Start of Record extracts

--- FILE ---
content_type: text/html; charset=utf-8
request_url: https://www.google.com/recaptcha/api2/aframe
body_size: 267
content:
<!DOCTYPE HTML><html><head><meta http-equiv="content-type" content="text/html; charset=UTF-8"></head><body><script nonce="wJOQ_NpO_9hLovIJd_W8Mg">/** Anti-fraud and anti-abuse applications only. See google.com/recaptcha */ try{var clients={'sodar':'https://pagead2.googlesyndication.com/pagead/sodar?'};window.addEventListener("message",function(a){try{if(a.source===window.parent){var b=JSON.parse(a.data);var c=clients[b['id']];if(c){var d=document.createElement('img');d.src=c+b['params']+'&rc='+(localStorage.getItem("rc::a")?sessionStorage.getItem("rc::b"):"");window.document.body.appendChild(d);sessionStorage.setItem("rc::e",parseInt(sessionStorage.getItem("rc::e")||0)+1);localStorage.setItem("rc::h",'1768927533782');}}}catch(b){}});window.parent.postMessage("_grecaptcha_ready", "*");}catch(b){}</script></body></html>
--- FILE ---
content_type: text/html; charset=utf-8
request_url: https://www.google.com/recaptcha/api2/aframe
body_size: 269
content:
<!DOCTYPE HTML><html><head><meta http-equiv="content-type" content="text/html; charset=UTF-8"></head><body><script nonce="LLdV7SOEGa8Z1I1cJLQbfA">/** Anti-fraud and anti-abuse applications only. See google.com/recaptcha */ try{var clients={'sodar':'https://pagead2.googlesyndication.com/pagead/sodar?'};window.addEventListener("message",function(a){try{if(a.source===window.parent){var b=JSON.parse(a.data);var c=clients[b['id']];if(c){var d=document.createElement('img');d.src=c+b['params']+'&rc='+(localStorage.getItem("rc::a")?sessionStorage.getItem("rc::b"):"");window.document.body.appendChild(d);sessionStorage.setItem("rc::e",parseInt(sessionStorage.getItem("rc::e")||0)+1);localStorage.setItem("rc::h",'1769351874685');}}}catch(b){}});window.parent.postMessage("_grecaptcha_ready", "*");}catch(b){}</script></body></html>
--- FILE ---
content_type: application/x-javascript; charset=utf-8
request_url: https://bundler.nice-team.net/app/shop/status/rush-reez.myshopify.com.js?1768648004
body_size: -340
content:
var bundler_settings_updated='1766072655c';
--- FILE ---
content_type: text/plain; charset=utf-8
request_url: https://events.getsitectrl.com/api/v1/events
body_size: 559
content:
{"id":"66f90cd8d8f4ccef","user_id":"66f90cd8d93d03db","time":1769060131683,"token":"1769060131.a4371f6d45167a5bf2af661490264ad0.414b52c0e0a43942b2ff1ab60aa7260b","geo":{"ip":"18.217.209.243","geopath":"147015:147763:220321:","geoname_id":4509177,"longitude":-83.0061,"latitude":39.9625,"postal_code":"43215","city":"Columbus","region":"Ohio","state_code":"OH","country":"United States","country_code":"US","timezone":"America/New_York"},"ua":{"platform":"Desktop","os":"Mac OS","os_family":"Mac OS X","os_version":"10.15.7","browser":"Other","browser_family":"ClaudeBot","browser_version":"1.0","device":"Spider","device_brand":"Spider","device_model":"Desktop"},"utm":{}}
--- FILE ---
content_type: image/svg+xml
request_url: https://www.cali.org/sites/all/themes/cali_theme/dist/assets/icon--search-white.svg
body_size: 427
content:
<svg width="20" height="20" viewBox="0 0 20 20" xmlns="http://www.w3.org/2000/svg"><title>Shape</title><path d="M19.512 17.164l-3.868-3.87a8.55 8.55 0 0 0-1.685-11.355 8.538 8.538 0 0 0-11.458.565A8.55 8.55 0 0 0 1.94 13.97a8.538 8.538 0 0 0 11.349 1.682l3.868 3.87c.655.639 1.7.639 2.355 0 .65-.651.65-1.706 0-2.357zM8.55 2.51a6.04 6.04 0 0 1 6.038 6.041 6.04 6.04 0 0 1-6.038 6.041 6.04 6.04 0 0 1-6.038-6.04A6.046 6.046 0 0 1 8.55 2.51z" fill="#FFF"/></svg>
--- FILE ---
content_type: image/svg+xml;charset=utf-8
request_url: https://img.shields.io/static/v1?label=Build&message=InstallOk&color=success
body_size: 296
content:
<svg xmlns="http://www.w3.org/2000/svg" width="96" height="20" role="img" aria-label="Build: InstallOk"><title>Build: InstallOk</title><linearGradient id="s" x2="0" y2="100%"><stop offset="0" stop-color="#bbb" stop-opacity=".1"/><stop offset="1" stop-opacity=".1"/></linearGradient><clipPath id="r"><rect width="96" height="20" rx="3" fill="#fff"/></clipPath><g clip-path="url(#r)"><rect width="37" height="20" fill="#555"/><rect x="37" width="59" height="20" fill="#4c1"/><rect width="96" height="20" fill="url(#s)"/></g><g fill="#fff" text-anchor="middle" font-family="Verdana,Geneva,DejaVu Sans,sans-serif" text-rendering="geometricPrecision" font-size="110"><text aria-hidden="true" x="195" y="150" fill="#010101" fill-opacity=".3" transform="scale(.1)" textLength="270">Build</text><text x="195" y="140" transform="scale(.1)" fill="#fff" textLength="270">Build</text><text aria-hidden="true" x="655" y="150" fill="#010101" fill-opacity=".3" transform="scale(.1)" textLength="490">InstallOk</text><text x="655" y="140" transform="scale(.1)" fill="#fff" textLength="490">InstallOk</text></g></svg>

End of Record extracts

▸ **What you will do**
Every line of the entries above that holds "image" should be copied out.

▸ **Exercise output**
content_type: image/svg+xml
content_type: image/svg+xml;charset=utf-8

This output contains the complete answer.